[PROBLEM TO SOLVE]
Which of the lines below include the word "site"? Pull each one out.

[GIVEN ENTRIES]
□ □ □

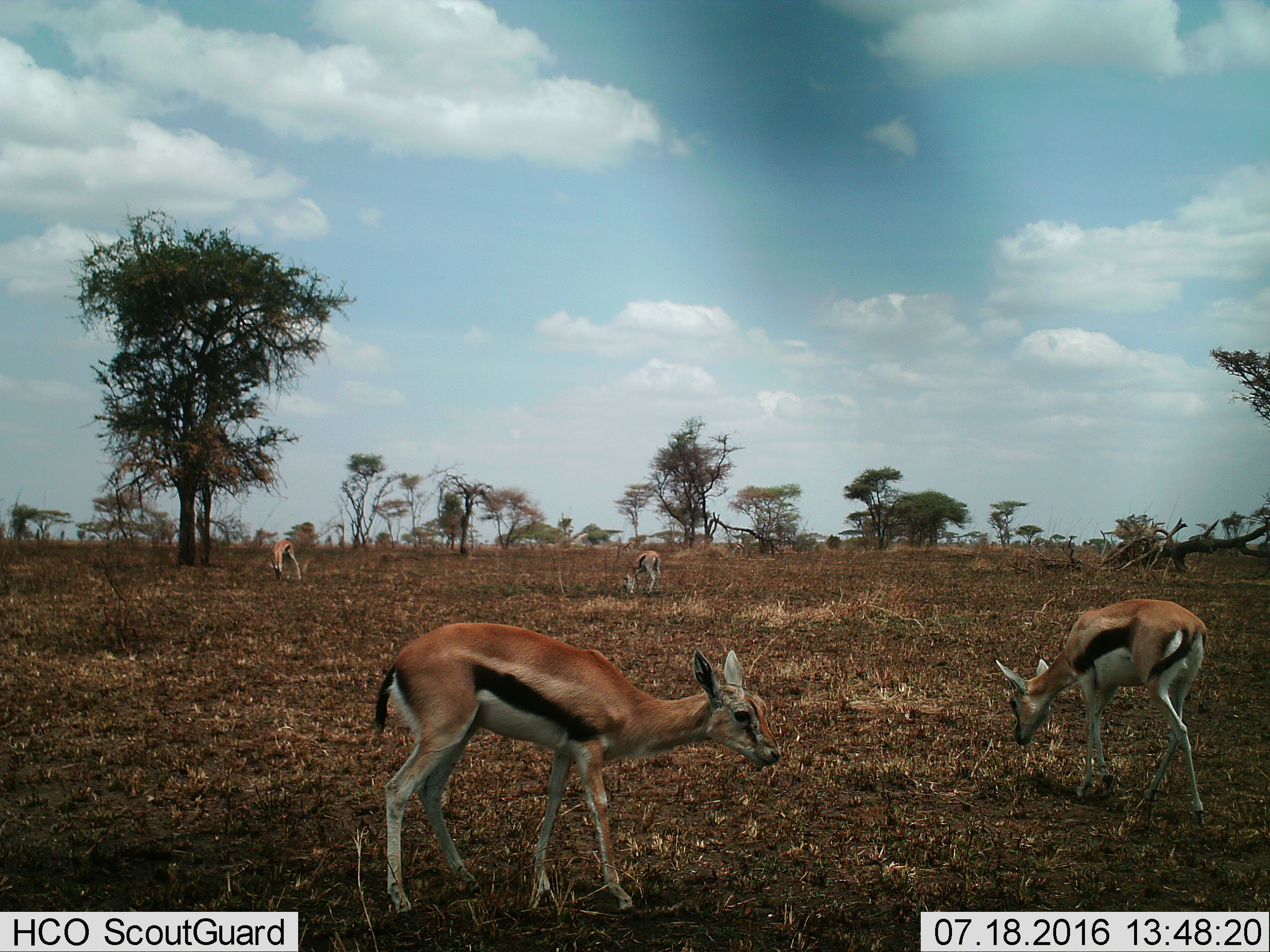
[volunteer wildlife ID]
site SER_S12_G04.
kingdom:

□ □ □

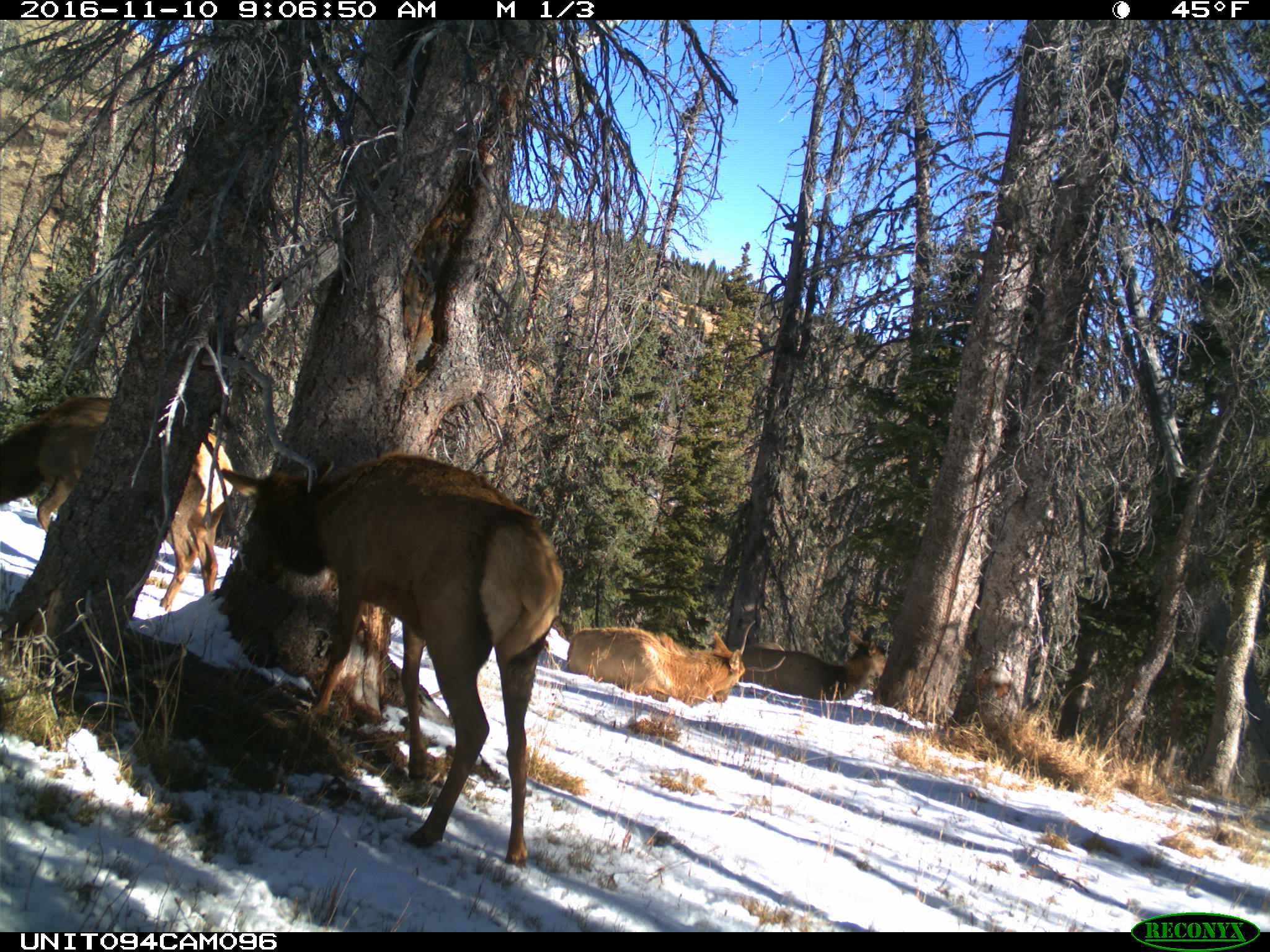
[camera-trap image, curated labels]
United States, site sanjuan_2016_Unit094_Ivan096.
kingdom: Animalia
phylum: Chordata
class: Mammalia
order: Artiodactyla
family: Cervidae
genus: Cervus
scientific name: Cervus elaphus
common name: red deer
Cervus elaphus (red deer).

□ □ □

[RESULT BELOW]
site SER_S12_G04.
United States, site sanjuan_2016_Unit094_Ivan096.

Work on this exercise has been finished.